Work request.
From the listing below, give again exactly the lines from the line with "Yamaha-TMAX-20th-Anniversary-017" to the line with "YOU ASK: Man stuck with wrong parking ticket", ends included, without any pictures.

━━━━━ Materials provided ━━━━━

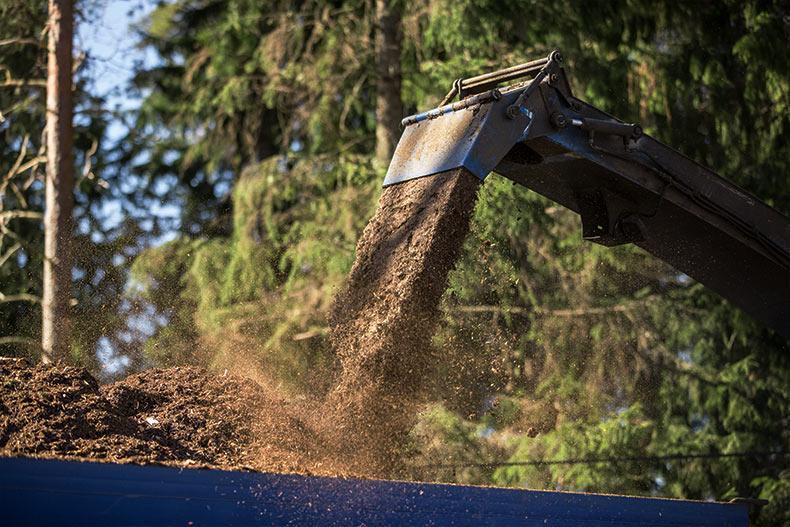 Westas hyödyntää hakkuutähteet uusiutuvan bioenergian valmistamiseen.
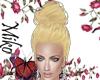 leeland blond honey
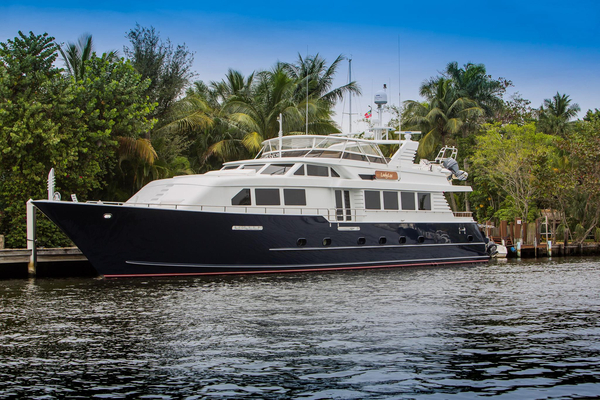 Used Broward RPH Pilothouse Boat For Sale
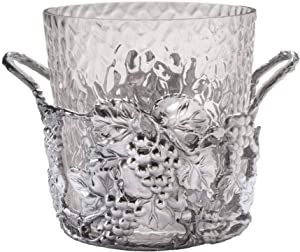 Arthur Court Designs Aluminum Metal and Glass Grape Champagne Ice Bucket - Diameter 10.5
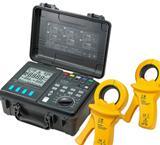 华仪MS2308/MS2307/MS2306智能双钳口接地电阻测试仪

━━━━━
━━━━━ Materials provided ━━━━━

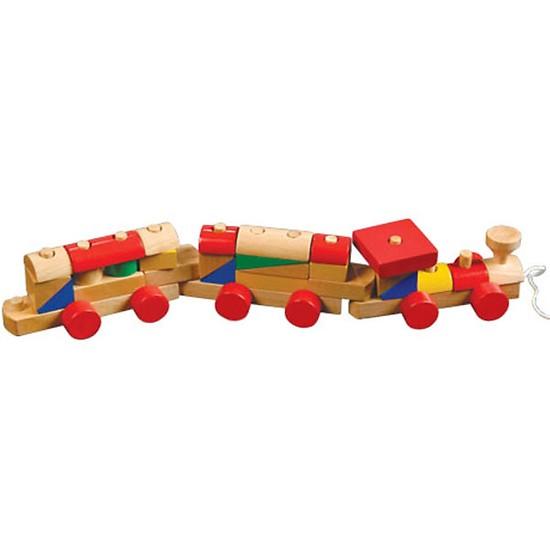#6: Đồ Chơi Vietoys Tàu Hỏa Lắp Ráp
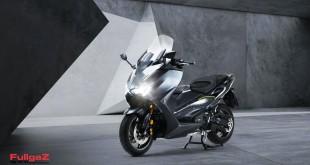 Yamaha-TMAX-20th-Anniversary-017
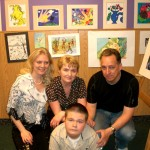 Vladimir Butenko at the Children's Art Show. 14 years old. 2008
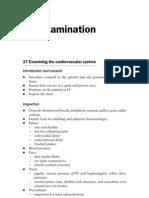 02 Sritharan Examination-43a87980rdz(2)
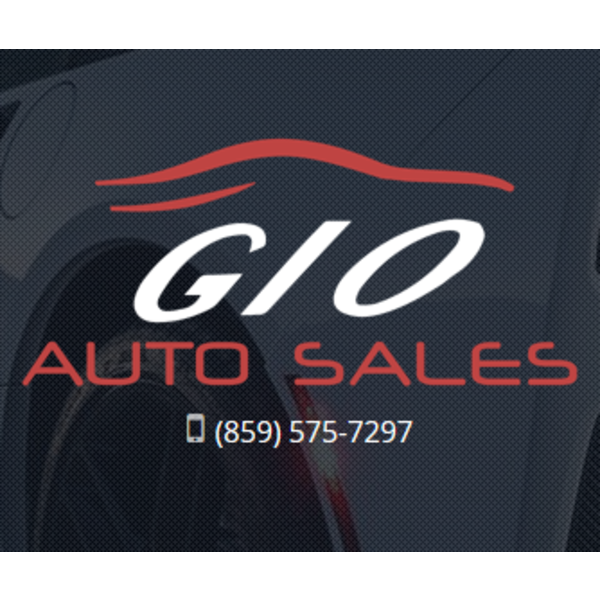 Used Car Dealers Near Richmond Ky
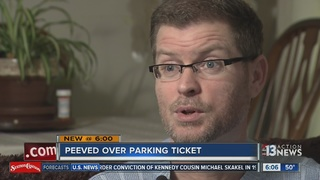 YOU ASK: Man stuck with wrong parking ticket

━━━━━

Solved exercise.
 Yamaha-TMAX-20th-Anniversary-017
 Vladimir Butenko at the Children's Art Show. 14 years old. 2008
 02 Sritharan Examination-43a87980rdz(2)
 Used Car Dealers Near Richmond Ky
 YOU ASK: Man stuck with wrong parking ticket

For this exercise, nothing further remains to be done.